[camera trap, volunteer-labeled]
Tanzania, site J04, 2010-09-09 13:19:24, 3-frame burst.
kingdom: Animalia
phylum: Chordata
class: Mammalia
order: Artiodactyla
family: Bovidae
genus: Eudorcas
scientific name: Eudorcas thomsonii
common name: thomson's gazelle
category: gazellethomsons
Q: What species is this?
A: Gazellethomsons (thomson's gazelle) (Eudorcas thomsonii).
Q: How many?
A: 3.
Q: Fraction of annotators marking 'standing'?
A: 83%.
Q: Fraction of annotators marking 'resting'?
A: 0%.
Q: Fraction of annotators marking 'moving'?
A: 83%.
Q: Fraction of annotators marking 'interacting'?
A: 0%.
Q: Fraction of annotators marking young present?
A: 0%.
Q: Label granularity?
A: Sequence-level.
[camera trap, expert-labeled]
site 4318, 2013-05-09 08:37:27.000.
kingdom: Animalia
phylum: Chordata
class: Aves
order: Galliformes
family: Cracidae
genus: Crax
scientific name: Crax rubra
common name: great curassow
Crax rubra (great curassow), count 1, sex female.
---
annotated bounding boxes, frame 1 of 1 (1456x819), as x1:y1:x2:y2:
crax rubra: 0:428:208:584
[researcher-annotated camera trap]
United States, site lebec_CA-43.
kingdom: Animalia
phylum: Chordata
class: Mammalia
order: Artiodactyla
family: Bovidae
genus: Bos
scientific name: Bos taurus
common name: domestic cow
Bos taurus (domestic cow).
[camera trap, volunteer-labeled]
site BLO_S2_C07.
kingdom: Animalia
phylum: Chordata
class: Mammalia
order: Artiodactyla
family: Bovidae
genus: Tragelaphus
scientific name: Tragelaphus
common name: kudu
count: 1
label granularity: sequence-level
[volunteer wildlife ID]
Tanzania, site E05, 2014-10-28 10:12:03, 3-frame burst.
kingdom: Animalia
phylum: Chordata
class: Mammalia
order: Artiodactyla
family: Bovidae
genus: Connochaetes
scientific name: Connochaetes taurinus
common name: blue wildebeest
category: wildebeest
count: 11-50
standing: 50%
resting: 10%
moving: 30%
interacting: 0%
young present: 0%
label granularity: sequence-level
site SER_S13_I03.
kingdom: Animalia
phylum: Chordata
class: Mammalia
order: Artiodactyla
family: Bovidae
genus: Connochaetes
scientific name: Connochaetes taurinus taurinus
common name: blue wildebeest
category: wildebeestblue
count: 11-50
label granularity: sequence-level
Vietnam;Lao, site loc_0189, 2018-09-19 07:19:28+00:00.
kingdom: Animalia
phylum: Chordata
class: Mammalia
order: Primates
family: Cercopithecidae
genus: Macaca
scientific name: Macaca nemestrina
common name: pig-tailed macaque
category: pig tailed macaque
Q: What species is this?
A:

********

Make an exact copy of the lines running from the one with "scientific name: Macaca nemestrina" to the last line of the listing, including both ends.

* **Output of the task**:
scientific name: Macaca nemestrina
common name: pig-tailed macaque
category: pig tailed macaque
Q: What species is this?
A:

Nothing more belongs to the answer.